Cuarta parte. Ocho. 2

Bea miraba por el cristal de la puerta del balcón hacia la calle. La cosa pintaba mal. Parecía que todos los muertos de la comarca se hubieran reunido allí, en la plaza mayor, para esperar el chupinazo que diera comienzo a las fiestas del pueblo. Solo que la reunión era en su honor. Al entrar en la habitación le había tenido que dar un tiro al muerto de la cortina, para evitar sorpresas, porque, tonto como era, nadie podía descartar que acabara desenredándose del lío de telas en que se había envuelto.

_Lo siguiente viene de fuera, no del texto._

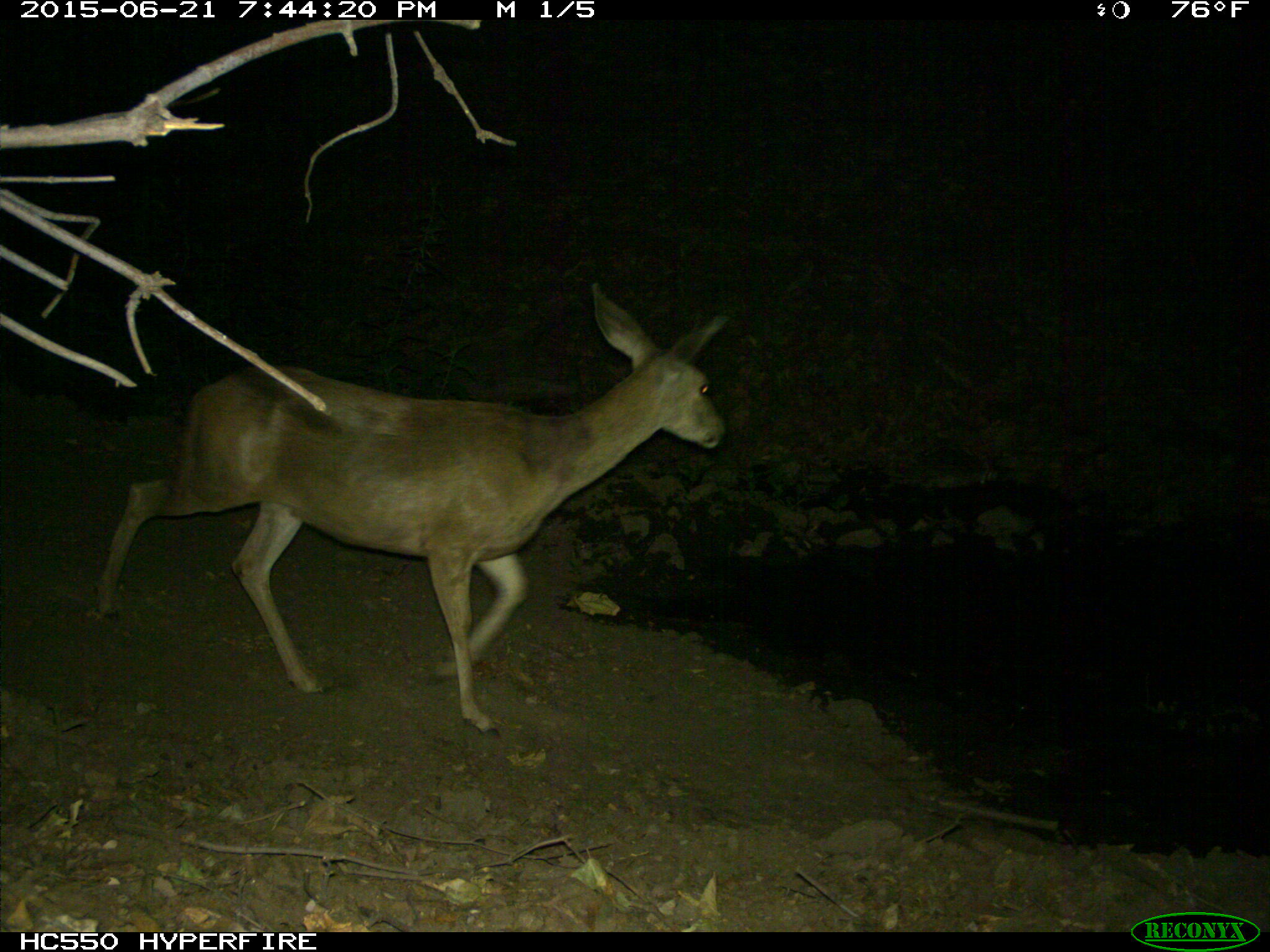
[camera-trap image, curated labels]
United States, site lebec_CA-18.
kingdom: Animalia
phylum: Chordata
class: Mammalia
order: Artiodactyla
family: Cervidae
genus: Odocoileus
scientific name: Odocoileus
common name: deer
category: unidentified deer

El pequeño Juan estaba aún demasiado débil para enterarse de gran cosa. Mejor para él, pensó la enfermera. Así no se daría cuenta de nada, llegado el momento. Miró a Sara, que no se separaba de su lado. Y a Vicky, tan hundida que dudaba de que fuera a ser capaz de recuperarse. Aunque nunca se sabía.
Estaban en una habitación de un piso en la plaza de Munguía, atrincherados frente a una horda de muertos sedientos de sangre, de su sangre. Al otro lado de la puerta podía oír el fuerte rumor que provenía de los deambulantes que llenaban el pasillo, la escalera, el portal. Era el mismo rumor infernal que sonaba en la calle, brotando de miles de gargantas inmundas… Los golpes sordos en la hoja de madera atronaban sus oídos. Estaban llamando, querían entrar…
Bea no sabía qué debía hacer. Se descolgó la mochila de la espalda y rebuscó en ella. No había nada. Apenas unos botellines de agua, un par de cargadores del fusil y de la pistola, unas latas de atún, algunas galletas, chocolate… Nada más. Ni siquiera tenía el maletín de emergencia, con antibióticos y vendas… nada. Ni una puta tirita. Todo estaba en el blindado. Se preguntó dónde estaría Toni. La mirada del chaval al despedirse le había inquietado. No tenía ninguna confianza en que volviera, y por eso se había decidido a partir en su busca. Ese había sido, ahora lo reconocía, el gran error. El primero de ellos.
No quedaban muchas esperanzas, ni tampoco tiempo para albergarlas. Probablemente no aguantarían allí dentro hasta el día siguiente; quizá, con suerte, si racionaban el agua y la comida, un par de días. Eso, suponiendo que antes la puerta de la habitación no cediera al empuje y la presión de los cuerpos de los muertos. ¿Qué harían? Bea repasó los cargadores. Ni siquiera tenía munición para resistir más de un par de minutos. Aunque sí la suficiente para ellos mismos, llegado el caso…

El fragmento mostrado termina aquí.